An amazing repository of articles on Chess programming

When I went to University, I stayed in the halls of residence and there was a final year student there who was into chess programming- heady stuff for a first year student. It’s always held a bit of a fascination for me – I’ve been playing chess since the age of 11 though never particularly well. I’ve found most chess programs could beat me unless I take a great deal of care and spend a long time thinking.
The Chess Programming Wiki has almost 4,000 articles on all aspects of chess programming across 7500 pages. If you are interested in chess programming and unfamiliar with this then you are missing out. This uses the mediawiki software (same as Wikipedia) so can be a little opaque. I’ve found if you click the Special pages link on the left then All pages that it gives a much wider overview.
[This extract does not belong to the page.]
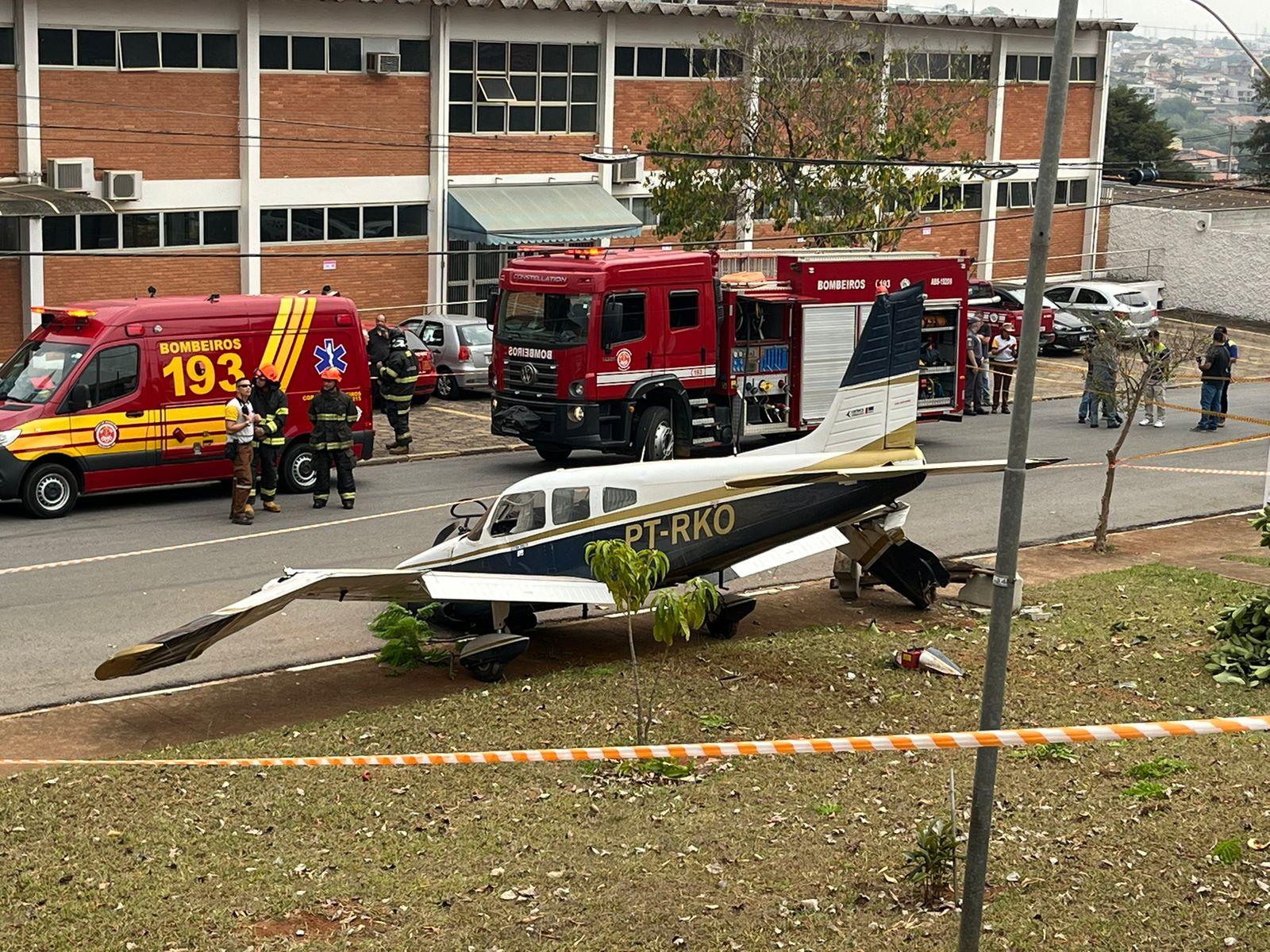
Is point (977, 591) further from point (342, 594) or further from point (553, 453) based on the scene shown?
point (553, 453)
A bit of searching found the programming languages page and disappointingly there is no entry for C although there is a page on C in the Wiki! This links to CFish, a C port of the Stockfish open source chess engine which is mostly C++. If you can write a program to beat beat Stockfish then you are indeed an awesome programmer!
Of course, AlphaZero has recently dominated play in chess, Go and Shogi. What makes this different is that its mostly self taught using an AI technique called reinforcement learning. You just tell it the rules of chess. This contrasts with “traditional” chess programming where moves are determined ahead and evaluation routines called.